### WHAT YOU WILL DO
Translate this sentence from the article on the Mac's startup chime into Spanish: "It might seem like a small change, but it’s actually a big deal."

Why the return of the Mac’s startup chime is a big deal
Friday, December 4, 2020 4:50 pm
Jason Aten for Business Insider
Back in 2016, for some unknown reason, Apple decided to kill the Mac’s startup chime at the ripe old age of 32. Bob “Dr. Mac” LeVitus even put together a tribute video to memorialize the occasion:
Those of us who missed the Mac’s chime brought it back with a simple command in the Terminal. Ah, the beauty of having Unix under the hood.
This year, happily, Apple reinstated the Mac’s chime by default.

It might seem like a small change, but it’s actually a big deal.
The startup chime had been around since the original Macintosh, though at the time it was more of a beep. Over the years, the chime changed several times, but the purpose was the same: to tell a user that the computer’s hardware had passed diagnostic tests and was working properly. When you heard it, you knew your Mac was going to boot up.

### EXERCISE DATA
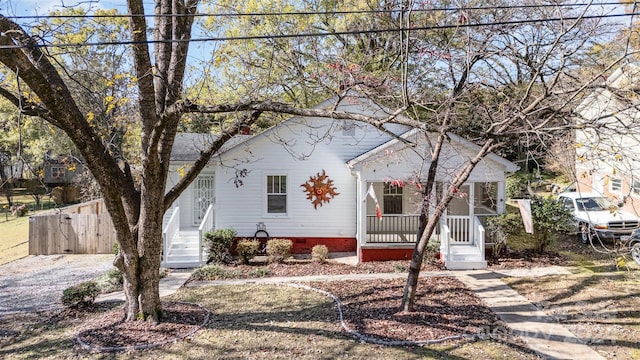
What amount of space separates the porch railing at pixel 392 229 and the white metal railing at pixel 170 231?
6.48m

### THE ANSWER
Puede parecer un cambio pequeño, pero en realidad es algo muy importante.